Il a entièrement remodelé l’organisation des études supérieures. S’il permet des parcours plus souples, le décret Paysage a aussi plongé nombre d’étudiants dans l’impasse, entre accumulation de crédits non obtenus et passerelles plus ou moins bancales.

En novembre 2013, le décret Paysage du ministre Jean-Claude Marcourt (PS) voyait le jour, amorçant une profonde refonte de l’organisation des études supérieures. Désormais, établissements privés et publics sont financés à l’identique. Les synergies sont également favorisées entre (hautes) écoles d’enseignement supérieur et universités à travers des pôles académiques coordonnés par l’Ares (Académie de recherche et d’enseignement supérieur) .  » Avant, il y avait un conseil général des hautes écoles, un conseil interuniversitaire et un conseil supérieur des écoles d’enseignement artistique sans perméabilité aucune entre ces structures. La fondation de l’Ares était essentielle, notamment pour exister à l’international « , explique Toni Pelosato, chef de cabinet de Jean-Claude Marcourt.

La composition des grilles horaires est devenue un véritable casse-tête.

Grâce au système des passerelles, il est désormais possible pour l’étudiant de passer d’un type d’enseignement à un autre. Autrefois chasse gardée de l’université, le domaine de la recherche a également été revalorisé en haute école, à hauteur d’un budget multiplié par quatre en 2019. L’enjeu du décret ? Démocratiser, harmoniser… et économiser. Sur un territoire de 4,5 millions d’habitants comptant six universités, vingt hautes écoles et seize écoles supérieures des arts, des économies d’échelle semblaient devoir être réalisées, notamment grâce à des codiplômations entre universités ou hautes écoles proposant des formations très proches.  » Nous connaissons déjà une explosion démographique dans l’obligatoire : ces jeunes vont arriver dans le supérieur et il faudra y faire face. Réorganiser les études était donc nécessaire, même si la priorité était de défendre un enseignement le plus inclusif possible « , commente Tony Pelosato.

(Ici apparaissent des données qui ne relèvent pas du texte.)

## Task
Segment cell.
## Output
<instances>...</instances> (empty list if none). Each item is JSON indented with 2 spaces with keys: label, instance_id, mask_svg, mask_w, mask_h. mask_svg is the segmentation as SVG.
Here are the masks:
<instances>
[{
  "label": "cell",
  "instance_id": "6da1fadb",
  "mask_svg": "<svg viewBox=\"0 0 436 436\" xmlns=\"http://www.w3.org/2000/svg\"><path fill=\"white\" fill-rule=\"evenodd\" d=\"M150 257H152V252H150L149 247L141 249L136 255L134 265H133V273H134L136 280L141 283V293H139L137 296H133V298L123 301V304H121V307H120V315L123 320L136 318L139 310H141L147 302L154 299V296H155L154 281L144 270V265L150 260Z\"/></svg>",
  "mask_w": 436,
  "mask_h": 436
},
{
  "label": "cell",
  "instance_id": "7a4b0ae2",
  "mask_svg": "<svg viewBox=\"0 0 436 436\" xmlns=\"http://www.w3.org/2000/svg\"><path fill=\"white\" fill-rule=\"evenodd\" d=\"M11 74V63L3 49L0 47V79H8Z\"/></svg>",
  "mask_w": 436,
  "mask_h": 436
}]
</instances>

Jean-Claude Marcourt (PS), ministre de l'Enseignement supérieur de la FWB.
Jean-Claude Marcourt (PS), ministre de l’Enseignement supérieur de la FWB.© anthony dehez/REPORTERS

La réussite ? Ça se discute…

Une certitude, le décret Paysage a entièrement remodelé la vie de l’étudiant en Belgique francophone :  » rater  » ou  » réussir  » ne sont plus les termes du débat ! Autre mystère, la durée de leur cursus. Il est bel et bien révolu, le temps des  » années d’études  » : l’étalon de mesure est aujourd’hui le crédit, tout comme dans les systèmes allemand, italien ou flamand.

 » Sortir de la logique de l’année d’études, c’était aussi entrer dans celle du décret dit de Bologne (NDLR : visant l’harmonisation des études supérieures dans l’UE) : le décret Paysage a réalisé une transcription dans la législation belge de la législation européenne « , rappelle Toni Pelosato. La grille des cours est composée d’unités d’enseignement, correspondant à un certain nombre de ces crédits. Ces unités sont elles-mêmes divisées en activités d’apprentissage (cours ex cathedra, travaux pratiques, laboratoires, stages…). Les trois années de baccalauréat (premier cycle) équivalent désormais à 180 crédits et une année, logiquement, à 60 crédits.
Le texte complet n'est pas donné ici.